11 plus 6 is a total of 17 options.
Thus, the response is 17.
Correct option: C

Approach Solution 3:
To answer this GMAT question, apply the data that was provided in the question. These issues pertain to many different branches of mathematics. This query relates to probability. It is challenging to choose the best option due to the way the options are presented. Applicants must be able to understand the proper strategy for getting the desired response.
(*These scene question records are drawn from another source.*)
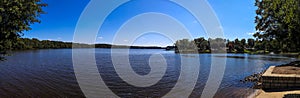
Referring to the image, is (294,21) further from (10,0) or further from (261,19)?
(10,0)

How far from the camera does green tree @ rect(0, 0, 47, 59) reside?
1076 centimetres

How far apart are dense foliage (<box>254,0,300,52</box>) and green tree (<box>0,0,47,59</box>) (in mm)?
20990

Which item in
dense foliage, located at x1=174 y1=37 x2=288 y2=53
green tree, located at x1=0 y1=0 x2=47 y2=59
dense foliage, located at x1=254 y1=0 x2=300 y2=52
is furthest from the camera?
dense foliage, located at x1=174 y1=37 x2=288 y2=53

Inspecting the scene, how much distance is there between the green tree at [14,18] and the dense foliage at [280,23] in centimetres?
2099

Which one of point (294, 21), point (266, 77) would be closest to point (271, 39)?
point (294, 21)

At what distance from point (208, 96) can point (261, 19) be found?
22.1m

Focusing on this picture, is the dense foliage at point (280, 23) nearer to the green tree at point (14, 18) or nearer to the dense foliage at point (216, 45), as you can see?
the green tree at point (14, 18)

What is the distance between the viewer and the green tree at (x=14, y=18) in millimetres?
10758

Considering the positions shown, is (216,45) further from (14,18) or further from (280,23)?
→ (14,18)

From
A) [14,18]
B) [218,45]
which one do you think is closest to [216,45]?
[218,45]

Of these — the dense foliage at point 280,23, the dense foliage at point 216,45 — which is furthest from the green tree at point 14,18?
the dense foliage at point 216,45

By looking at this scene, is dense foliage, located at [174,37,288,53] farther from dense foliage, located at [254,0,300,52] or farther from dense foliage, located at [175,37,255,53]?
dense foliage, located at [254,0,300,52]

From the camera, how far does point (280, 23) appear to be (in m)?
28.8

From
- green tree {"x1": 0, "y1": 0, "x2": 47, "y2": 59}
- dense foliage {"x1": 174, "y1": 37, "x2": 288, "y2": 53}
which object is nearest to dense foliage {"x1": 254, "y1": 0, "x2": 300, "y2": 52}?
green tree {"x1": 0, "y1": 0, "x2": 47, "y2": 59}
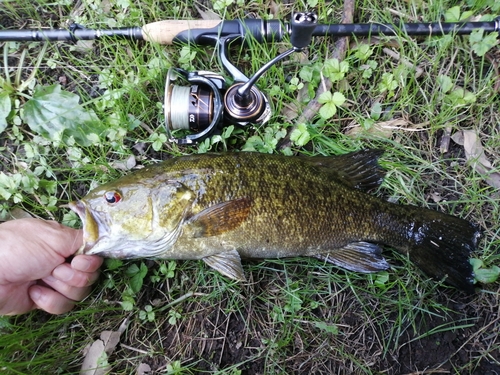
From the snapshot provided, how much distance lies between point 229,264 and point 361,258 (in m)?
0.96

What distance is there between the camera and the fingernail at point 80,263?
279 centimetres

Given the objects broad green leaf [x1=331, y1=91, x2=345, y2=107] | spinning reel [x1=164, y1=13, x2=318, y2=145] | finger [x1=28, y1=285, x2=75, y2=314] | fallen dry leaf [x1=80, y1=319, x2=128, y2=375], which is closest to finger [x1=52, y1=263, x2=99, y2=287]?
finger [x1=28, y1=285, x2=75, y2=314]

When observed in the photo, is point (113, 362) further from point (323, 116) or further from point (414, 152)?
point (414, 152)

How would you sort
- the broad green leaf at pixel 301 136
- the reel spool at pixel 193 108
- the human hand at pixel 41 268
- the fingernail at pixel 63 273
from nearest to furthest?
the human hand at pixel 41 268
the fingernail at pixel 63 273
the reel spool at pixel 193 108
the broad green leaf at pixel 301 136

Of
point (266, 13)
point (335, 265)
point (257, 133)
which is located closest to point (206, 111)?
point (257, 133)

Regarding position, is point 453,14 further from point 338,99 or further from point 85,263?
point 85,263

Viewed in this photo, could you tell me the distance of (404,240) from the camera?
113 inches

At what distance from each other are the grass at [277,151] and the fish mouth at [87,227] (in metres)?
0.56

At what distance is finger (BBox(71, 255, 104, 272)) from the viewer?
110 inches

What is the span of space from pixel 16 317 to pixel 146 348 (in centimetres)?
105

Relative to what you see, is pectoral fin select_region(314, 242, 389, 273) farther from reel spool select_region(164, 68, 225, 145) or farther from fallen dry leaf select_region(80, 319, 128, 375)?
fallen dry leaf select_region(80, 319, 128, 375)

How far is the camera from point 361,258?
288cm

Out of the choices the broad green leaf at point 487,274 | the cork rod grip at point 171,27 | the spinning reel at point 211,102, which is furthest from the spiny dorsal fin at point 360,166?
the cork rod grip at point 171,27

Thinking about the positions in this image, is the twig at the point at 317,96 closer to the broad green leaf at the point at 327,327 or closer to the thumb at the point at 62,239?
the broad green leaf at the point at 327,327
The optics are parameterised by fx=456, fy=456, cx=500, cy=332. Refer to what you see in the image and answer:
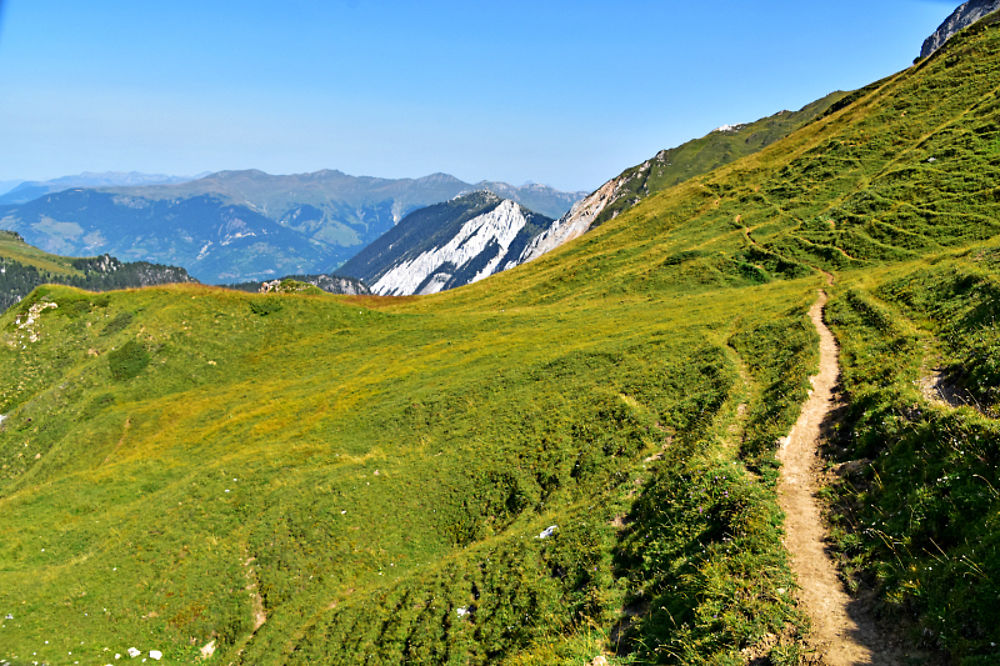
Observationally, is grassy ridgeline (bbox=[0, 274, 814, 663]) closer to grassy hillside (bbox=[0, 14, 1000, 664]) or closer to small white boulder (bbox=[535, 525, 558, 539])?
grassy hillside (bbox=[0, 14, 1000, 664])

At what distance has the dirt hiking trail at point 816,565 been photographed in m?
8.90

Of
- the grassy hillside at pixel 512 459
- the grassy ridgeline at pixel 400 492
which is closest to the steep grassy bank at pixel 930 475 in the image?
the grassy hillside at pixel 512 459

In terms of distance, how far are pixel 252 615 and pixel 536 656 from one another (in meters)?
18.1

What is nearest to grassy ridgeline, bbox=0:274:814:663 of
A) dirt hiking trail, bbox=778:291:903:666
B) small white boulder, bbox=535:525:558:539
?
small white boulder, bbox=535:525:558:539

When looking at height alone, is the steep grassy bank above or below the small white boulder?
above

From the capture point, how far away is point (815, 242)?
195 feet

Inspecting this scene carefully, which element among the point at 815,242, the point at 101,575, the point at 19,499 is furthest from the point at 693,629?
the point at 815,242

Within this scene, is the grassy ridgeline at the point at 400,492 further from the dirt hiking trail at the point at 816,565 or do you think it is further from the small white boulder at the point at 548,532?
the dirt hiking trail at the point at 816,565

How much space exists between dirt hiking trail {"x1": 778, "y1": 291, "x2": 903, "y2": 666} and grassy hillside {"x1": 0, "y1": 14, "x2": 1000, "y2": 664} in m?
0.53

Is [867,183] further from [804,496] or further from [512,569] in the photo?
[512,569]

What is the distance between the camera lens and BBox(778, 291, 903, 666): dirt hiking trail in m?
8.90

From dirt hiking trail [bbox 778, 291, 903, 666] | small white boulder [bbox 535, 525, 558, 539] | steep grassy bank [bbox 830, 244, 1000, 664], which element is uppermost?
steep grassy bank [bbox 830, 244, 1000, 664]

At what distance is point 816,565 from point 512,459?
58.7 feet

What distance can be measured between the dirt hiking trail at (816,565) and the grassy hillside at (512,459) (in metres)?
0.53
There is only one correct answer out of the five options offered.
There are two options: the sum of two equal sides equals 12, and the sum of two unequal sides equals 12.
The first possibility is that the sum of the two equal sides is twelve.
As a result, the triangle's two equal sides add up to 12, which looks like (A, 6, 6) and has an A value between 1 and 11.
There are 11 integers available, then, for the first possibility.
Second Option: The total of the two uneven sides is 12.
As a result, integers suitable for this scenario are:
(1, 11, 11), (2, 10, 10), (3, 9, 9), (4, 8, 8), and (5, 7) are all possible (5, 5, 7)
These are not viable cases since the total of the two smaller digits is less than the larger number. { (1, 1, 11), (2, 2, 10), (3, 3, 9), (4, 4, 8) }
There are 6 integers available, then, for the second choice.
So,
There are (11 + 6) = 17 isosceles triangles with integer sides that can have a side sum of 12 or more.
Correct option: C

“How many isosceles triangles with integer sides are possible?" - is a topic of the GMAT Quantitative reasoning section of GMAT. This question has been borrowed from the book “GMAT Official Guide Quantitative Review”.

To understand GMAT Problem Solving questions, applicants must possess fundamental qualitative skills. Quant tests a candidate's aptitude in reasoning and mathematics. The GMAT Quantitative test's problem-solving phase consists of a question and a list of possible responses. By using mathematics to answer the question, the candidate must select the appropriate response. The problem-solving section of the GMAT Quant topic is made up of very complicated math problems that must be solved by using the right math facts.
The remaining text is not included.